L'arresto e la morte
Busto Arsizio, 30 ottobre 1944. Mauro viene casualmente fermato dalle Brigate Nere a Busto, ha con sé documenti falsi e non viene riconosciuto ma, come spesso accadeva, i brigatisti lo interrogano e torturano per ottenere informazioni generali. A un certo punto un fascista lo riconosce: non è un qualunque Mario Raimondi ma è il famoso Venegoni che cercano da tempo, che sicuramente è al corrente di come sono composte le Brigate Garibaldi, di dove si trovano i loro comandanti, di dove è nascosto il fratello Carlo. Mauro non ha più scampo, corrono brigatisti fin da fuori Busto, viene torturato e mutilato, sul suo corpo ferite e lesioni di ogni genere. Mauro non dice una parola. “Vermi,” urla loro, “voi avete rovinato l’Italia!”. Mauro, sottolinea Dario Venegoni, «era il capo che proteggeva i propri uomini. E fu anche il torturato che si fece strappare gli occhi e rompere le ossa, ma non disse nulla che potesse aiutare i carnefici a rintracciare suo fratello o i suoi compagni».

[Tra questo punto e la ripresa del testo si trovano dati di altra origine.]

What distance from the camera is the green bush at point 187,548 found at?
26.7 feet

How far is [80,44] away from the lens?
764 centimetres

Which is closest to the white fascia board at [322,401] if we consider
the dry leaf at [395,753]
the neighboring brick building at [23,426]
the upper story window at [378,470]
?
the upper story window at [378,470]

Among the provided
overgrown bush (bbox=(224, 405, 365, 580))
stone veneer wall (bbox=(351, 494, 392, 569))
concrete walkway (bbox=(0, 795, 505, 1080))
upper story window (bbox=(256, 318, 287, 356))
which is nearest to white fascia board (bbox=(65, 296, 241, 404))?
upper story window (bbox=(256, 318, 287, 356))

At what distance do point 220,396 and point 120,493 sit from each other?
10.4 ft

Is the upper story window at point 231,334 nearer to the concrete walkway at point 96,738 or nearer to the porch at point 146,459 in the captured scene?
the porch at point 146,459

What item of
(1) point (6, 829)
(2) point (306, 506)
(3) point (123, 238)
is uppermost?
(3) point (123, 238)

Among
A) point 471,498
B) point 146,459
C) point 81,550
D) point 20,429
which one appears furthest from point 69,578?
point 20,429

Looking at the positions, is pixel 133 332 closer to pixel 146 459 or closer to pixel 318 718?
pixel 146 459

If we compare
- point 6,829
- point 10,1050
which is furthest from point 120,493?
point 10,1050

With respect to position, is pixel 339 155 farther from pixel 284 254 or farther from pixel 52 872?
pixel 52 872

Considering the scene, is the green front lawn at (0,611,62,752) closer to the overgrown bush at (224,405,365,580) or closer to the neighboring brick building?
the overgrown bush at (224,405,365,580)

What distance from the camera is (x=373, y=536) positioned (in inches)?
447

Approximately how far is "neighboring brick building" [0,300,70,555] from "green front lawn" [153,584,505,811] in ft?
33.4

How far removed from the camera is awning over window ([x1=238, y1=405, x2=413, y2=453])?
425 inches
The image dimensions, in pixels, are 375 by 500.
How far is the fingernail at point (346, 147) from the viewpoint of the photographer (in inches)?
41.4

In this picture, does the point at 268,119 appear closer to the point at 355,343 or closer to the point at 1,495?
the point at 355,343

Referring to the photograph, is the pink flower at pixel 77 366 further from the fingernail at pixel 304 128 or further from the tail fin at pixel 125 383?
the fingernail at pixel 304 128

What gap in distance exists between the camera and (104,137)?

La notte del 31 ottobre lo caricheranno su una lunga automobile nera, lo scaraventeranno moribondo lungo la strada per Cassano Magnago e lo finiranno con due colpi d’arma da fuoco alla nuca. Proprio là dove ora sorge il cippo in sua memoria. I giornali riporteranno la notizia di uno sconosciuto ucciso da non si sa chi con due colpi d’arma da fuoco. Verrà sepolto frettolosamente ma la vedova otterrà la riesumazione del cadavere e lo riconoscerà.
A Mauro verrà conferita la Medaglia d’Oro al Valor Militare alla Memoria.
«Non erano quattro matti, i fratelli Venegoni – puntualizza Dario - Era la loro generazione, semmai, che era una generazione di matti: nel senso di una generazione pronta praticamente a tutto per ribaltare un mondo che consideravano ingiusto e intollerabile. È quella generazione di matti che ha portato nel mondo del lavoro i diritti che ora vengono difesi con tanta determinazione».